Why do we ignore co-efficients in Big O notation?

Solution 1:

The purpose of the Big-O notation is to find what is the dominant factor in the asymptotic behavior of a function as the value tends towards the infinity.

As we walk through the function domain, some factors become more important than others.

Imagine f(n) = n^3+n^2. As n goes to infinity, n^2 becomes less and less relevant when compared with n^3.

But that's just the intuition behind the definition. In practice we ignore some portions of the function because of the formal definition:

f(x) = O(g(x)) as x->infinity

if and only if there is a positive real M and a real x_0 such as

|f(x)| <= M|g(x)| for all x > x_0.

That's in wikipedia. What that actually means is that there is a point (after x_0) after which some multiple of g(x) dominates f(x). That definition acts like a loose upper bound on the value of f(x).

From that we can derive many other properties, like f(x)+K = O(f(x)), f(x^n+x^n-1)=O(x^n), etc. It's just a matter of using the definition to prove those.

In special, the intuition behind removing the coefficient (K*f(x) = O(f(x))) lies in what we try to measure with computational complexity. Ultimately it's all about time (or any resource, actually). But it's hard to know how much time each operation take. One algorithm may perform 2n operations and the other n, but the latter may have a large constant time associated with it. So, for this purpose, isn't easy to reason about the difference between n and 2n.

Solution 2:

From a (complexity) theory point of view, the coefficients represent hardware details that we can ignore. Specifically, the Linear Speedup Theorem dictates that for any problem we can always throw an exponentially increasing amount of hardware (money) at a computer to get a linear boost in speed.

Therefore, modulo expensive hardware purchases two algorithms that solve the same problem, one at twice the speed of the other for all input sizes, are considered essentially the same.
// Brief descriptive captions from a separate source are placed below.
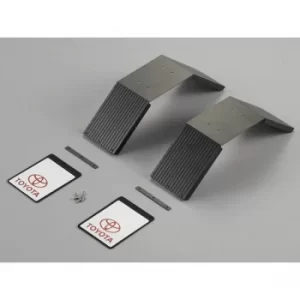 Image of Killerbody Rear Fender For 1/10Th Truck (3.35" Tyres)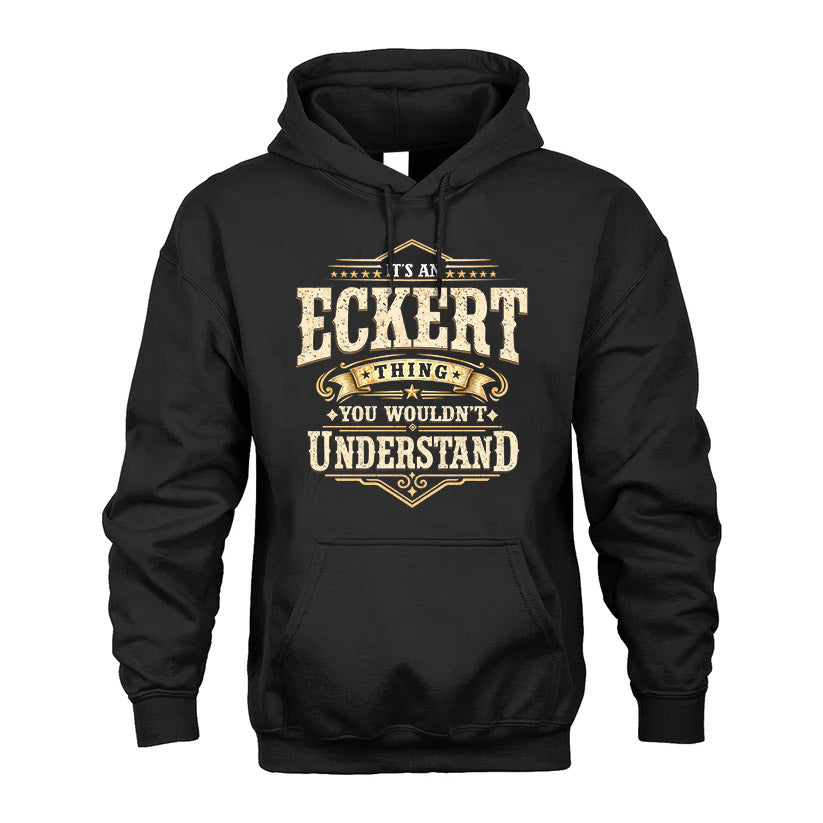 ECKERT HH-F009–Personalized Name Quote Apparel “It’s an NAME Thing You Wouldn’t Understand”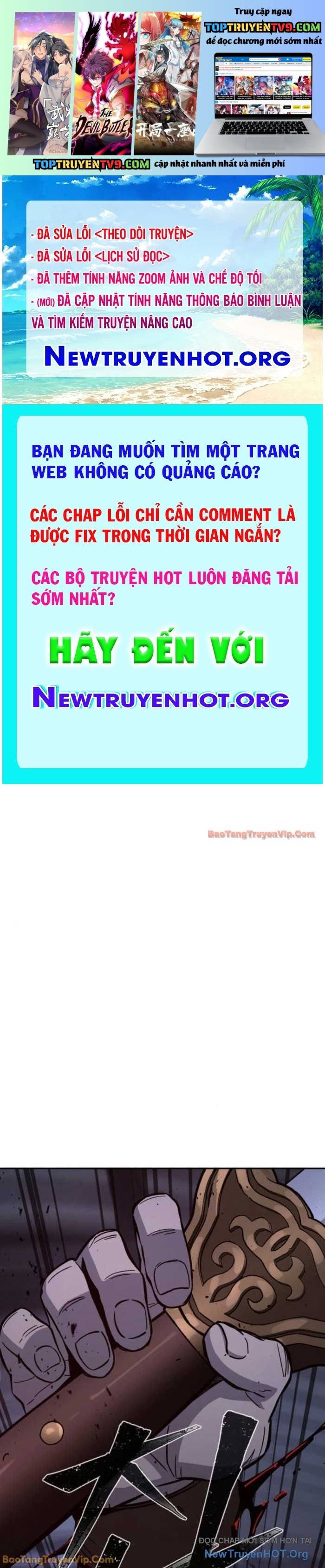 Cảm Kiếm Tuyệt Đối Chapter 149 1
Big-O (Landau) notation has its origins independently in number theory, where one of its uses is to create a kind of equivalence between functions: if a given function is bounded above by another and simultaneously is bounded below by a scaled version of that same other function, then the two functions are essentially the same from an asymptotic point of view. The definition of Big-O (actually, "Big-Theta") captures this situation: the "Big-O" (Theta) of the two functions are exactly equal.

The fact that Big-O notation allows us to disregard the leading constant when comparing the growth of functions makes Big-O an ideal vehicle to measure various qualities of algorithms while respecting (ignoring) the "freebie" optimizations offered by the Linear Speedup Theorem.